What you may also like to consider is the very many successful LDT companies that are operating in the US and have been so for a long time, probably hundreds, routinely and professionally delivering diagnostic tests to the health sector across the entire range of medical disciplines.
But of course, perhaps you are right and all those companies and their professionals are wrong, I don't really think time needs to tell, or perhaps all those companies will now suddenly have to disappear in a puff of sharetrader forum logic.
Forbarr up grading PEB to $1.25 forecast from $1.10. Why they are doing this right before a critical HY report is beyond me. They're either goung to be very right or very wrong very soon!
You been chucking them your spreadsheets then MAC??? :D
Ha, would be interested in a link if you have one actually.
Given Forbar have taken such a conservative approach thus far with PEB, we should be watching for a series of upgrades over the coming year or two, and they did pretty much tell us that within their report in their own way, but yes I agree there is a risk they might be embarrassed at some point through discounting valuations too much, Morningstar are possibly the best at embarrassing themselves in that way.

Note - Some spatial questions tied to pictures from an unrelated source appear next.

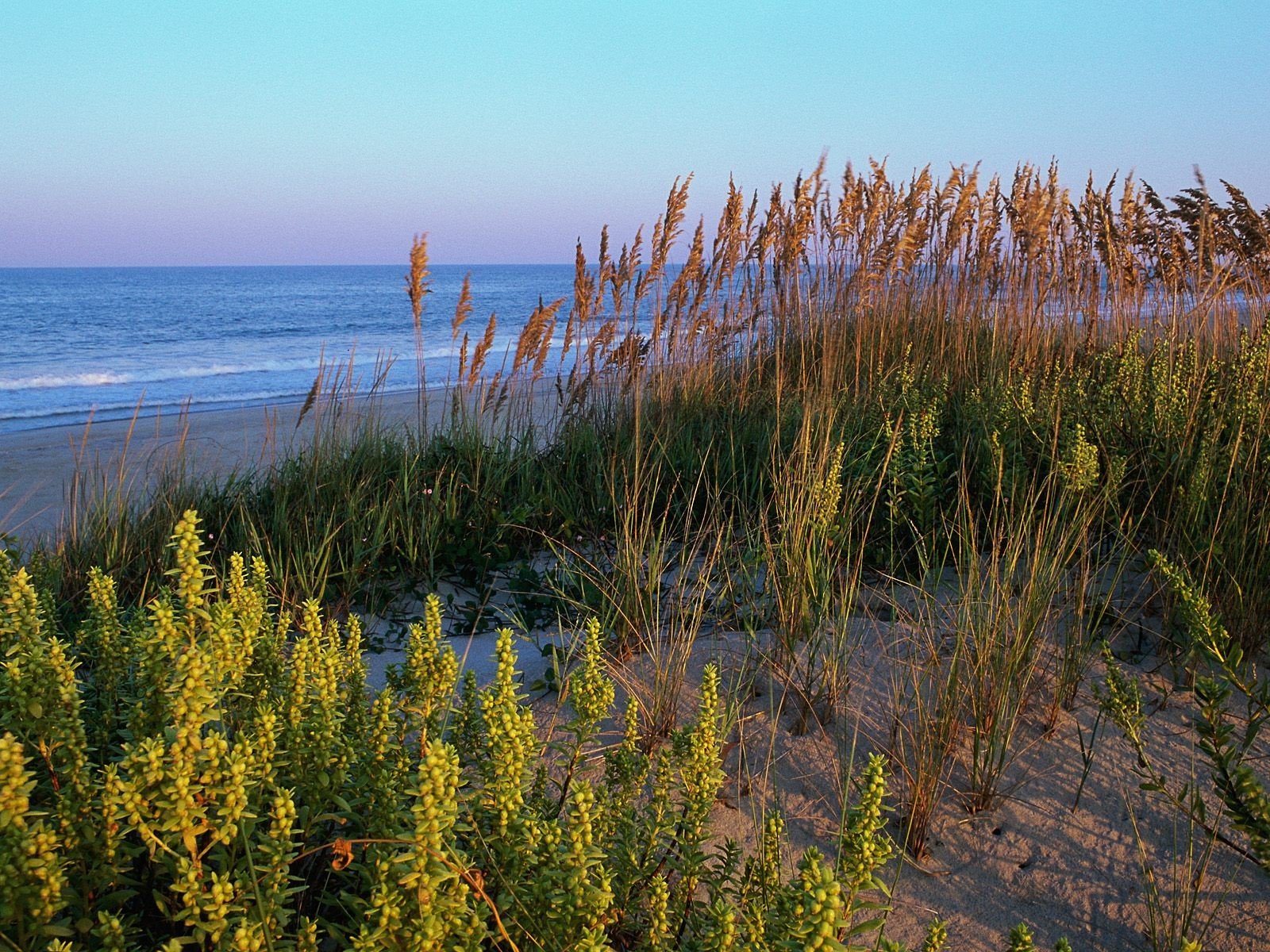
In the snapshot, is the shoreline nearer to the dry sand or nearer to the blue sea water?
the blue sea water

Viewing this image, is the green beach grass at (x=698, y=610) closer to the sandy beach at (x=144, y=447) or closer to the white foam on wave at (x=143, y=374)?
the sandy beach at (x=144, y=447)

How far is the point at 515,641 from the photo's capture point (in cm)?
382

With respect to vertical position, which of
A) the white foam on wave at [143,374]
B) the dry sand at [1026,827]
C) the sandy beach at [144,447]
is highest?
the white foam on wave at [143,374]

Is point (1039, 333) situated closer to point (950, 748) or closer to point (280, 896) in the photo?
point (950, 748)

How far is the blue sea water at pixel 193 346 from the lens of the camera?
14234 millimetres

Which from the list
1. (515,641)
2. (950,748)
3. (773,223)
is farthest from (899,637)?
(773,223)

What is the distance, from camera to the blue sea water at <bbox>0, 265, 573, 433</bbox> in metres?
14.2

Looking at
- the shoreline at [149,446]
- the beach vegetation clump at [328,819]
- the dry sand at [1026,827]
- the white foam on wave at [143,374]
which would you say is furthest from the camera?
the white foam on wave at [143,374]

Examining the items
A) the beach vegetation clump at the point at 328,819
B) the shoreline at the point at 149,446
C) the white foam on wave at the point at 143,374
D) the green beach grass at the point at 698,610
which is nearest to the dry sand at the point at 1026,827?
the green beach grass at the point at 698,610

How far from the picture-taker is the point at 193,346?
2342 centimetres

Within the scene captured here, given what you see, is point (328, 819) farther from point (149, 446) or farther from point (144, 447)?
point (149, 446)

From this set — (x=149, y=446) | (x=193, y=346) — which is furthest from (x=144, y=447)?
(x=193, y=346)

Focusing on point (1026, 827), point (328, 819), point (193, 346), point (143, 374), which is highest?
point (193, 346)

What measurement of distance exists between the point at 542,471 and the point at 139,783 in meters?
3.68
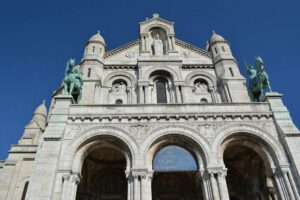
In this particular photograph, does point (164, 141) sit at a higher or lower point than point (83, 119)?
lower

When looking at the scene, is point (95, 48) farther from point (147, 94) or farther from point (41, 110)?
point (41, 110)

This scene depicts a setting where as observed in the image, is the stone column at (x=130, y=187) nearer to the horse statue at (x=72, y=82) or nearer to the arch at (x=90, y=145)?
the arch at (x=90, y=145)

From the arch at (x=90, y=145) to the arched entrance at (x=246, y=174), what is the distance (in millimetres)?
5245

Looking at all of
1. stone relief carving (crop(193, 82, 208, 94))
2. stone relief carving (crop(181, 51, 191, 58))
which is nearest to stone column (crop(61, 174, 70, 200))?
stone relief carving (crop(193, 82, 208, 94))

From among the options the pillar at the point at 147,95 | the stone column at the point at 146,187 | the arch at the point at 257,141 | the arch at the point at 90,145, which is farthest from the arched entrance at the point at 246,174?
the pillar at the point at 147,95

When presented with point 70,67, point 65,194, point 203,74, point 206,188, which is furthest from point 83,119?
point 203,74

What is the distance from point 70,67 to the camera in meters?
18.0

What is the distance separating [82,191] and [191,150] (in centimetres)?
681

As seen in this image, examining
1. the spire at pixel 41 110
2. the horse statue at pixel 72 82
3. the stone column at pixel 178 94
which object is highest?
the spire at pixel 41 110

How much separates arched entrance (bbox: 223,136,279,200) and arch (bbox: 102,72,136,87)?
9.73m

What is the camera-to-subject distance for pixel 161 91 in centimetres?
2230

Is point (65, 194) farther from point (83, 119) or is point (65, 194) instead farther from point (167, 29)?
point (167, 29)

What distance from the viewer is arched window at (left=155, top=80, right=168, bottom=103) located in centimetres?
2171

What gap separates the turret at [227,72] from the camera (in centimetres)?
2045
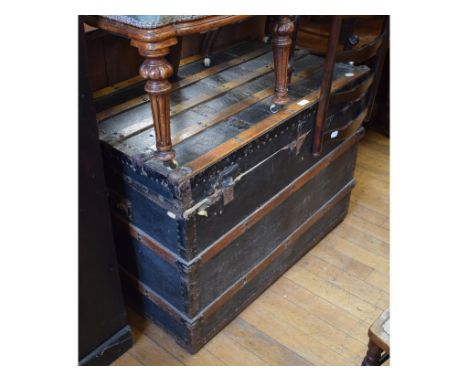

Downramp when not holding and ramp up when holding, isnt that how it works? Lol. Nah I want it to stay cheap so I can buy in cheaply.
The only ramping in either direction tends to come from short termers, long termers just don’t care much for sentiment at all really, it’s research and valuation that matters in the long run.
There is plenty of room though within the sensitivity analysis, within the valuation range of the Edison report, $0.42 to $3.57, for a range of views.
However, when considering analysts valuations one must also consider the level of conservatism provided, Edison have this to say about that valuation range;
“We consider the chief variables are the level of market penetration that can be achieved, particularly in the US, and average pricing. Our base case is on the conservative side in both regards, therefore we expect significant upside potential on our forecasts if Pacific Edge’s performance exceeds our cautious expectations”
Forbar, and with no disrespect to Chelsea who has captured the essence and potential of Pacific Edge very well, tend also to be conservative.
They don’t cover a lot of pre-profitable stocks and they must feel a need to be very conservative in consideration of the interests of their cliental, many of whom do not have the time or FA ability to do their own analysis.
I forsee a lot of upgrades over the next one to two years as that conservatism relaxes. It may even be that Forbar intend to incrementally step-up the expectation of their cliental gradually rather than providing a valuation matched to the goals of Pacific Edge, perhaps that is even best as it assists in taking the volatility out, but for those who do their own work, the opportunity may be more apparent.